Document segment:
Why Socialism Will Never End Poverty

Forget for a moment, that we have documented attempts throughout history how a Socialist society doesn’t work.  I’m sure there are scholars that can give lofty explanations.  But I’d like to put it in layman’s terms so the current welfare recipients can understand.  Socialism will never end poverty.  It will never “level the playing field”, and it will kill personal incentive.

First, before I am accused as being uncompassionate, I want to mention that 14 years ago, I was on food-stamps and welfare.  This was due to a life changing accident…   Anyway, I have personal, first hand knowledge of what it’s like to be a welfare recipient.  I also have knowledge of dealing with the bureaucracy of those federal and state agencies, as well as the attitudes of my fellow recipients.  I will tell you upfront, it sucked, and I couldn’t wait to get the hell off these services and to get some dignity back.  But I was an exception.  Many have no intention of every getting off these entitlements. The redistribution of wealth through entitled programs can never equate to a prosperous society.  Incentives are great motivators, free stuff is not.  Thomas Edison said: “Restlessness and discontent are the first necessities of progress.”

I believe I used the system as it was intended: to give TEMPORARY assistance to those who need help getting on their feet.  That being said, I have never been back on it.  I went back to college, own a business and became a landlord.

Here is why Socialism won’t work:

Rule #1 — What is “fair” is never defined.

It may start off as well intentioned and compassionate, but demanding that the less fortunate get what the “rich” have by wealth distribution through social entitlement programs is a pipeline that keeps widening.  It may start by allowing “less fortunate” to have a housing subsidy, and food stamp card or a welfare check, but the recipients don’t use the help to better themselves to get off of these programs.  “Free Stuff” births complacency.  I’ve personally heard (without shame) a statement such as “I can’t get a job, I’ll lose my benefits”.  The entire point of what these benefits were intended for is lost in seeking personal consumption.  Because “fair” is never defined it cannot be measured.  If it cannot be measured, it cannot be determined if one individual has already received enough total compensation to have raised them to a standard of living that would be “fair”.  Hence the pipeline of free stuff continues.

Rule #2 —  Who is “Less Fortunate” is never defined.

The “Less Fortunate” is generally described as poor, or having less than others.
It may be measured in terms of income per year, but the condition of being poor is never questioned.  One would be labeled racist, or other condemning slurs if one inquired about the circumstances that led to this destitute situation.  Was this a temporary situation caused by an incoming-halting injury?  Was this because the recipients are uneducated and without trade skills?   Could vocational training help the situation?  Why can’t we ask these things?  We just seem to shell out the money with no stipulation to improve oneself to be self-sufficient.   Should the “less fortunate” have a 52″ flat screen?  Will that make the quality of life “fair”?   We will never know because we cannot ask. And the worst part is if we do ask, or set conditions for receiving benefits, like a timeframe, we are uncompassionate haters.

Work instructions:
(A) In the essay on socialism and poverty, how long ago was the writer on food stamps and welfare?
(B) Write out the passage of the essay on socialism and poverty that begins with the words containing "I believe I" and ends with "became a landlord.".
(C) Carry the essay on socialism and poverty forward from the point where it stops.

Raw data:
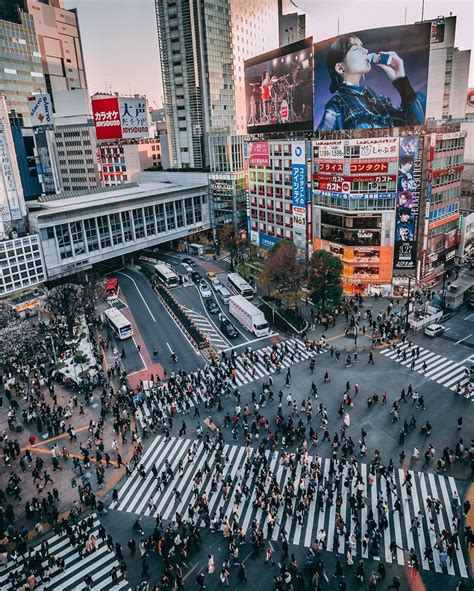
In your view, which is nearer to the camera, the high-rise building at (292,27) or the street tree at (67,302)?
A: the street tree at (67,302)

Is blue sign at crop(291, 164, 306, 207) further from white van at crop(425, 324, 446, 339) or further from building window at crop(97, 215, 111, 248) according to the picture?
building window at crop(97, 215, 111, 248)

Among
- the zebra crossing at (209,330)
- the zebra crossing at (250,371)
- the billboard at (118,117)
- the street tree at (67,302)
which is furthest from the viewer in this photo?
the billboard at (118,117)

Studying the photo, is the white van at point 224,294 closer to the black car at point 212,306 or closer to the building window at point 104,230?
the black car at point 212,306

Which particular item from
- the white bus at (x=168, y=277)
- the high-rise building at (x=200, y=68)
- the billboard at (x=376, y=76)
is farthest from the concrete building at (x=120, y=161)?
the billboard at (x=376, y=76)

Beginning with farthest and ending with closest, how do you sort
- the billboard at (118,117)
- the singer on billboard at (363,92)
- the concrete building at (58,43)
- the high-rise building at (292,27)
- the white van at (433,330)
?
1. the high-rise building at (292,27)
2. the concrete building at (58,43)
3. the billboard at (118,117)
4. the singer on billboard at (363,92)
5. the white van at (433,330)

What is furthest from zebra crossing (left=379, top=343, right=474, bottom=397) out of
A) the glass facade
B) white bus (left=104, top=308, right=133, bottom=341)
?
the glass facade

==

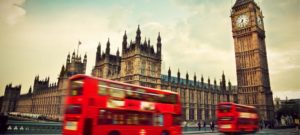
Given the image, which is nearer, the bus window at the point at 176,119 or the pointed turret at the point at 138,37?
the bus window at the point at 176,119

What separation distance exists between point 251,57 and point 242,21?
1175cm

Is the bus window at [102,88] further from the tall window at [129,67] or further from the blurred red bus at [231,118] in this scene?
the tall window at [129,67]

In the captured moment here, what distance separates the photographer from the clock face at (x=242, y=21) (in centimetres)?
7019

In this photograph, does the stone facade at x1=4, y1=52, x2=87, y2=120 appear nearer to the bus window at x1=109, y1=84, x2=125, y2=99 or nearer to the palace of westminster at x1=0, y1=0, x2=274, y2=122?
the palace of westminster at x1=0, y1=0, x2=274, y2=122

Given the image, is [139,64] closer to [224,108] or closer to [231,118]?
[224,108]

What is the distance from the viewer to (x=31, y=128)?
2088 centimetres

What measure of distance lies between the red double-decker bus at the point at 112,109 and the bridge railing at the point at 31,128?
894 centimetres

--

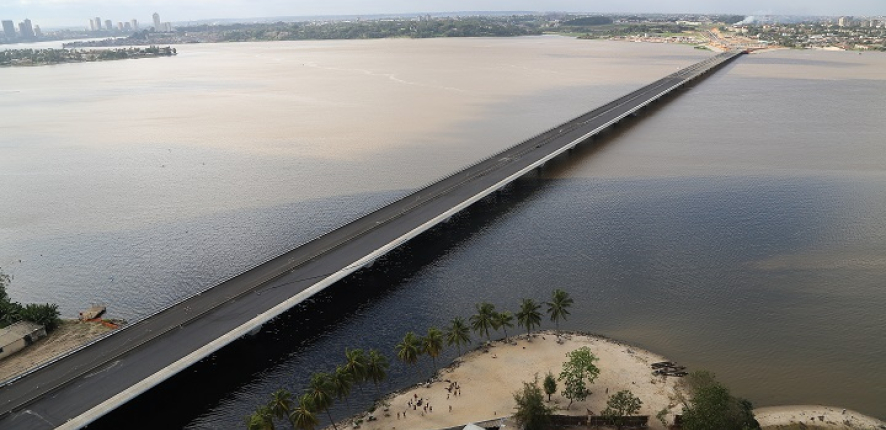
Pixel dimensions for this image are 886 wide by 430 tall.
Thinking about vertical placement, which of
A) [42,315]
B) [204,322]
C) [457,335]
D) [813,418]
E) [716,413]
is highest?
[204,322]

Answers in order:
(A) 14 years ago.

(B)
I believe I used the system as it was intended: to give TEMPORARY assistance to those who need help getting on their feet.  That being said, I have never been back on it.  I went back to college, own a business and became a landlord.

(C)
Rule #3 — Free Stuff Disincentivizes

There is no incentive to go to school, learn a trade, become an educated member of the workforce, when you can exist just fine and not have to get off your couch.  People would rather make less than what they could command in a paycheck, just not to have to do anything.  It’s a selfish cycle, but if you could exist and watch Operation Repo all day, why not?

Rule #4 –  People Who Have No Money, Don’t Know How to Manage It Once They Get It.

We’ve heard tragic stories about lottery winners who had sudden wealth ruin their lives.  It is the same for “free stuff” recipients.  There is no appreciation for the benefit when it contains no input or effort on their part.  Suddenly, those steaks that you can buy with the food-stamp card are no longer a gift from God.  You are entitled to it, because everyone else can have it.  Instead of setting some money aside to handle unexpected expenses, the money is spent as soon as the benefit is funded, because there will always be next month’s check, right?

I worked in the non-standard insurance industry.  (That’s insurance for high risk drivers, one’s with poor credit and accidents).  Many times I heard that they couldn’t pay their bill except just after the 3rd of the month, when the welfare/disability check came it.  There was no such thing as setting aside money.  One may argue that they are poor, so they have no money to set aside.  But we can always find them in the convenience stores purchasing lottery tickets, cigarettes and beer (discretionary spending that could be saved).

Unless the recipients of “free stuff” are taught how to manage money, they will always have their hand out, because they will always be poor.

Rule #5 — Sub-Prime Credit and Advertising Has an Impact on Consumption

Troy Aikman and Hulk Hogan are millionaires, but they advertise for Rent-A-Center, a “no credit needed” store financing household items.  Celebrity endorsements are enticing, yet using a “no credit needed” option is not going to get anyone the wealth of Troy Aikman.  Only people that have such lousy credit they can’t get a credit card, “buy” items from these establishments.

The term length on many items is 30 months, but the payments are bi-weekly.  So if you pay $29 every 2 weeks for 30 months for a 52 inch flat screen, you will have paid a total $1,740 for a TV that costs roughly $900 if you bought it outright.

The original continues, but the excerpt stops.